Néle Azevedo’s “Minimum Monument”
John K. Grande—Néle, so great to have finally met you here in Burlington, Vermont, where you enacted one of your short-lived yet phenomenal Minimum Monument events. The “collective” of ice figures disappeared within forty-five minutes, but as an expression of universal complicity in today’s ecological crisis it’s a powerful metaphor. It must have been quite a shift from more traditional media in sculpture to ice in 2001! How was the transition received?
Néle Azevedo—Minimum Monument began in 2003 as the subject of research for my master’s thesis, “An Aesthetic Proposal of the Minimum Inserted as a Monument in the City.” The axis of poetic discussion and reflection is the intersection between local history and public monuments. The intervention of Minimum Monument in urban space uses the monument concept as the reference from which to discuss official celebration and inserts an ephemeral body into the city. I’ve found in the public monument the synthesis of my uneasiness: historical celebrations remote from ordinary people. I searched for reconciliation between the public and private spheres, the subjective self and the city. I proposed an anti-monument. So I subverted, one by one, the characteristics of the official monument. Instead of the grand scale widely used to express the ostentation of power, I proposed a minimal scale. Instead of the hero’s face, a tribute to the anonymous observers, the passersby, who identify with the process, in a kind of celebration of life, of the recognition of the tragic, of the heroic in each human trajectory. Instead of durable materials, I proposed ice sculptures that last about thirty minutes—they neither crystallize memory nor separate death from life. They have fluidity and movement and rescue the original function of monuments: to remind us that we die.

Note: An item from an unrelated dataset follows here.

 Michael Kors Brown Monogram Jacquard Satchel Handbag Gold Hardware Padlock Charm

Minimum Monument can be understood as “presential” art—you need to be present at the time and place of the intervention. The experience of placing the ice sculptures and their melting process is public but at the same time personal, presential, not transferable. It carries on a poetic interruption of the daily routine of the city.
These ephemeral events decidedly embrace notions of civitas and of what public can be. They fulfil the real meaning of monumental, and you create tension by drawing a very public collective experience out of the act of art.

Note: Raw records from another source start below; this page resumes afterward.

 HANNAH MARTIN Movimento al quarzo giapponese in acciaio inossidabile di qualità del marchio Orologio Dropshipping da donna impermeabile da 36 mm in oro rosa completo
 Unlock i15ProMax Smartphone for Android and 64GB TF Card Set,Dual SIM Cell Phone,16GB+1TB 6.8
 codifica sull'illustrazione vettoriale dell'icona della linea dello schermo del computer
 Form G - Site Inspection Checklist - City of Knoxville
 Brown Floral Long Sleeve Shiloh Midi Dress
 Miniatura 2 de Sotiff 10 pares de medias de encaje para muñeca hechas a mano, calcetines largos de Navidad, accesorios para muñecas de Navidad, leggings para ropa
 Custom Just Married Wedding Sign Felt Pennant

I think every action is political. In art, the choice of action, the theme, and the materials—all are political.
I believe that ecology is an ethical issue. We are together—animals, plants, and humans—and we should learn from each other and live without hierarchizing what is alive. Minimum Monument addresses two questions. First, the threats generated by climate change are urgent. This situation finally puts human beings in their place: their destiny becomes entangled with the planet’s fate, they don’t rule nature but are a constituent element of it. We are nature. This situation reveals the interdependence among all sorts of human beings, and it puts us all in the same condition and the same urgency. It demands a change in development paradigms adopted by governments of all political parties and nations in order to come up with a different development model. Second, it also proposes another way to celebrate the public memory on historic dates. For example, in Belfast, Northern Ireland (2012), Minimum Monument was called upon to honour the victims of the Titanic; in Birmingham, England (2014), Minimum Monument paid tribute to the centennial of the First World War, when five-thousand ice sculptures occupied the entire Chamberlain Square, to remember the anonymous victims of the war, who sacrificed their lives.
What is the connection climate change that your melting monument challenges you to undertake?
The relationship between Minimum Monument and sustainability/environment grew as the project kept appearing in various cities. Since 2009, with the intervention held in Berlin with support from the World Wildlife Fund, Minimum Monument has been presented as being directly linked to global warming: its affinity with the theme is clear, and I think it can also be read as a “living monument” to contemporary issues with far broader appeal than the contemporary art circuit, “a liquid monument for liquid times.”
Ironically, public monuments often promote hierarchy, not only among the people and subjects they address, but even among the artists who make them. How disturbing and unhappy a state of affairs! Your anti-monument creative axis recalls Jochen Gerz and Esther Shalev-Gerz’s pillar that disappeared into the ground as people’s names were added to the surface until it disappeared completely. Your anti-monuments challenge us, and ultimately affirm the value in life!
Yes, the logic of the monument is that “history is written by the victors,” as philosopher Walter Benjamin pointed out. In the 1990s, many artists contested this logic of the monument. I want to bring to light the ambiguity of the monument and give the public memory a new meaning—to include what is concealed in the official celebration of history.
Is art political by example or by the content that it suggests?
I think every action is political. In art, the choice of action, the theme, and the materials—all are political. You define where and how you speak to the world; this awareness of your place is completely political. On the other hand, artworks are not advertisements. They are the respective artist’s perception of the world; therefore, it is not their aim to increase awareness of this or that subject. Of course, the work may have an impact on society and it is good that it does, but that is different from targeted advertising. Art acts on sensibilities and can touch and transform those who have open pores to receive it.